[Brief]: Rewrite every line of the records below as a numbered list, leaving out the blank lines.

[Records from a spatial question set]

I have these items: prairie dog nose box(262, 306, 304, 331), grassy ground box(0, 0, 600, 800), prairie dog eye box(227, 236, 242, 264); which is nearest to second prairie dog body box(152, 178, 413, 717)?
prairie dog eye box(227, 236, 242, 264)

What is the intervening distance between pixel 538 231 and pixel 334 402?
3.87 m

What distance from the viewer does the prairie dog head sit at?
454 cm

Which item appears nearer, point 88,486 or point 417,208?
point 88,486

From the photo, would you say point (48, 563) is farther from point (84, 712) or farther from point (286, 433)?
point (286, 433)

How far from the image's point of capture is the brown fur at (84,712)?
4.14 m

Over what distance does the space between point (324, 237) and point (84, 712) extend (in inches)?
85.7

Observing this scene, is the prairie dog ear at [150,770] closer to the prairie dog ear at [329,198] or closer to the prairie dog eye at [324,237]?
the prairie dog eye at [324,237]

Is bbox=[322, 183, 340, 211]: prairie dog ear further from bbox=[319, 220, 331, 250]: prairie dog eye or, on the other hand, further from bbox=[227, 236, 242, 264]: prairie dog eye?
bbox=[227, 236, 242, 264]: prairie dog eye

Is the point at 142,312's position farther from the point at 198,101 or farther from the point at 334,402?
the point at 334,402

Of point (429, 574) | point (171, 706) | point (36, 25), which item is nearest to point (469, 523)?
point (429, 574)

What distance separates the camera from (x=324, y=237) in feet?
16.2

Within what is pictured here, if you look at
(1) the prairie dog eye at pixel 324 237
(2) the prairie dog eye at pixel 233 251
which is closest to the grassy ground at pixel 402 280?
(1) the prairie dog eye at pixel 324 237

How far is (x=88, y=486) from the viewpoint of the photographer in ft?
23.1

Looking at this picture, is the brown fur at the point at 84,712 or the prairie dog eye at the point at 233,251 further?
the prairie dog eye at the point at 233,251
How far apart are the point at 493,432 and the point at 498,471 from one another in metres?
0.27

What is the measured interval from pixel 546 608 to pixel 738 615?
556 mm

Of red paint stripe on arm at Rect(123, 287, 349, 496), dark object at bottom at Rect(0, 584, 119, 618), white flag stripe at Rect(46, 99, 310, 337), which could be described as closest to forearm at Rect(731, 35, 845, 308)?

[Exercise solution]:
1. I have these items: prairie dog nose box(262, 306, 304, 331), grassy ground box(0, 0, 600, 800), prairie dog eye box(227, 236, 242, 264); which is nearest to second prairie dog body box(152, 178, 413, 717)?
2. prairie dog eye box(227, 236, 242, 264)
3. What is the intervening distance between pixel 538 231 and pixel 334 402?
4. 3.87 m
5. What distance from the viewer does the prairie dog head sit at?
6. 454 cm
7. Which item appears nearer, point 88,486 or point 417,208?
8. point 88,486
9. From the photo, would you say point (48, 563) is farther from point (84, 712) or farther from point (286, 433)?
10. point (286, 433)
11. How far from the image's point of capture is the brown fur at (84,712)?
12. 4.14 m
13. Over what distance does the space between point (324, 237) and point (84, 712) extend (in inches)?
14. 85.7
15. Observing this scene, is the prairie dog ear at [150,770] closer to the prairie dog ear at [329,198] or closer to the prairie dog eye at [324,237]?
16. the prairie dog eye at [324,237]
17. Is bbox=[322, 183, 340, 211]: prairie dog ear further from bbox=[319, 220, 331, 250]: prairie dog eye or, on the other hand, further from bbox=[227, 236, 242, 264]: prairie dog eye?
18. bbox=[227, 236, 242, 264]: prairie dog eye
19. Is the point at 142,312's position farther from the point at 198,101 or farther from the point at 334,402?
20. the point at 334,402
21. Of point (429, 574) | point (171, 706) | point (36, 25), which item is nearest to point (469, 523)?
22. point (429, 574)
23. What distance separates the camera from (x=324, y=237) in feet?
24. 16.2
25. Within what is pictured here, if you look at
26. (1) the prairie dog eye at pixel 324 237
27. (2) the prairie dog eye at pixel 233 251
28. which is closest to the grassy ground at pixel 402 280?
29. (1) the prairie dog eye at pixel 324 237
30. How far is (x=88, y=486) from the viewpoint of the photographer in ft?
31. 23.1
32. Looking at this picture, is the brown fur at the point at 84,712 or the prairie dog eye at the point at 233,251 further?
33. the prairie dog eye at the point at 233,251
34. How far apart are the point at 493,432 and the point at 498,471 from one another in metres?
35. 0.27
36. What is the measured interval from pixel 546 608 to pixel 738 615?
37. 556 mm
38. Of red paint stripe on arm at Rect(123, 287, 349, 496), dark object at bottom at Rect(0, 584, 119, 618), white flag stripe at Rect(46, 99, 310, 337), which could be described as closest to forearm at Rect(731, 35, 845, 308)?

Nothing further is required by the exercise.